--- Passage to read ---

SAN MARCOS — Almost overnight, a renewed interest in sex education was displayed in this quiet, unpretentious San Diego County community.
Little wonder.
One of the counselors at the town's only high school reported that 20% of the school's girls admitted to her that they were pregnant during the 1983-84 school year. A disproportionately large number were freshmen.
The startled school board swiftly ordered principals to change their sex education programs. Something had to be done, they said.
At the junior high school, a committee of parents, teachers and clergymen was formed. Among the issues they have yet to resolve is whether contraceptives should be explained to eighth-grade boys and girls.
Contraceptives Discussed
In the neighboring town of Vista, the school board in May decided that contraceptives should be included in discussions in the seventh-grade sex education curriculum, despite a petition signed by 1,000 people opposed to the course outline.
Proponents argued that it is about time that such subjects are discussed in American classrooms, given the nation's virtual preoccupation with sex and sexuality.
Indeed, sex education has come a long way since the picture of the human body's reproductive system first appeared in high school science books. Uncomfortable teachers went through their "organ recital," as instructors called it, and students giggled nervously.

--- The data ---

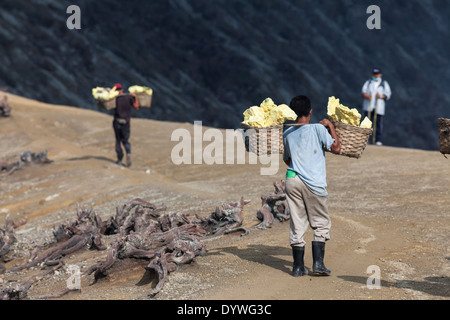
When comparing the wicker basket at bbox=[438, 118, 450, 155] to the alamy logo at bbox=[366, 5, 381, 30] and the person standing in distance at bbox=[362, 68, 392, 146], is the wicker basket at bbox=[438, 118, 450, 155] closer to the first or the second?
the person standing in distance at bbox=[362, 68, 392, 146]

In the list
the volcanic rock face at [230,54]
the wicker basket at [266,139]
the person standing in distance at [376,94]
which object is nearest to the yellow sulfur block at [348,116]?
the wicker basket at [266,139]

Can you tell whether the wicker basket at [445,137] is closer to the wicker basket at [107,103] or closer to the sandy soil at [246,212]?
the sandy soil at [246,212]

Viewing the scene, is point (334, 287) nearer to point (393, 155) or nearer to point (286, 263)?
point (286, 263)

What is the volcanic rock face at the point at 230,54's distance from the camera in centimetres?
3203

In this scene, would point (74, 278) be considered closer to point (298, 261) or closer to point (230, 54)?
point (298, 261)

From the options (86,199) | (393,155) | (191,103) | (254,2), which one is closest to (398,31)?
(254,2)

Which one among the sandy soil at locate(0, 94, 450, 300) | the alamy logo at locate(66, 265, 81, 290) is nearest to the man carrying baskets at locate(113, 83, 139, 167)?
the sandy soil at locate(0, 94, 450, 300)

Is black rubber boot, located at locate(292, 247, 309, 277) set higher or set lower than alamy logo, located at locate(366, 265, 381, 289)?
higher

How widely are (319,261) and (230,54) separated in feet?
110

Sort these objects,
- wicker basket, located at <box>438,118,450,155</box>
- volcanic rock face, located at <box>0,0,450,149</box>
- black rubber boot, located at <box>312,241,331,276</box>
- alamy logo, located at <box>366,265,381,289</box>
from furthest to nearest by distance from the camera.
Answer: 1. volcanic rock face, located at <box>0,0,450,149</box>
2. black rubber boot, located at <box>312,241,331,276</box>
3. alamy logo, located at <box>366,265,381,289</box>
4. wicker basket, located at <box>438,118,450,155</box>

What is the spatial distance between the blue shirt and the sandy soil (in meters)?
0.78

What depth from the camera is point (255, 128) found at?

---
--- The data ---

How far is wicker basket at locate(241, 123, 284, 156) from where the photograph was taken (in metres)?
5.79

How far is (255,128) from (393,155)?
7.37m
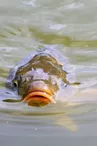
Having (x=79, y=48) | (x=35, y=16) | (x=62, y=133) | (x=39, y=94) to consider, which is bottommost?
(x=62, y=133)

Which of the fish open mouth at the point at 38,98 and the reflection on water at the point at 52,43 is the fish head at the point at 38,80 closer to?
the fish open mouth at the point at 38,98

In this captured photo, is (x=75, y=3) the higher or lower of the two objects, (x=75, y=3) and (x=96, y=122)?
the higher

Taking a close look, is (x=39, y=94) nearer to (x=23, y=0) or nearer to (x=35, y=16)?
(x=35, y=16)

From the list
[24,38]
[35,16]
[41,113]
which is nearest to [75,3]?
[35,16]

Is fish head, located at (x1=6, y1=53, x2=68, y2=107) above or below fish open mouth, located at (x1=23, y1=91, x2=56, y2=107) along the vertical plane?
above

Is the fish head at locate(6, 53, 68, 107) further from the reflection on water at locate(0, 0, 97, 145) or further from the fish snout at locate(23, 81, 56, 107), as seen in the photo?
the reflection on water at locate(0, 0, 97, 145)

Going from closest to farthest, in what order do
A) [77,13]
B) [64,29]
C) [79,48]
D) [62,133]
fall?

---
--- The data ---

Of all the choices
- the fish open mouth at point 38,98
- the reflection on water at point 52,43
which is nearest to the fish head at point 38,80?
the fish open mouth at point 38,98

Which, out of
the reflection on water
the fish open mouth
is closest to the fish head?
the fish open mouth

---

_What you will do_:
[1] In the article on sex education, how many people signed the petition opposing the Vista course outline?
[2] Rewrite the article on sex education from "The startled school" up to and including "sex and sexuality.", putting "June" wherever "May" appears.
The lines have nothing to do with the article on sex education.

_Numbered responses_:
[1] 1,000 people signed it.

[2]
The startled school board swiftly ordered principals to change their sex education programs. Something had to be done, they said.
At the junior high school, a committee of parents, teachers and clergymen was formed. Among the issues they have yet to resolve is whether contraceptives should be explained to eighth-grade boys and girls.
Contraceptives Discussed
In the neighboring town of Vista, the school board in June decided that contraceptives should be included in discussions in the seventh-grade sex education curriculum, despite a petition signed by 1,000 people opposed to the course outline.
Proponents argued that it is about time that such subjects are discussed in American classrooms, given the nation's virtual preoccupation with sex and sexuality.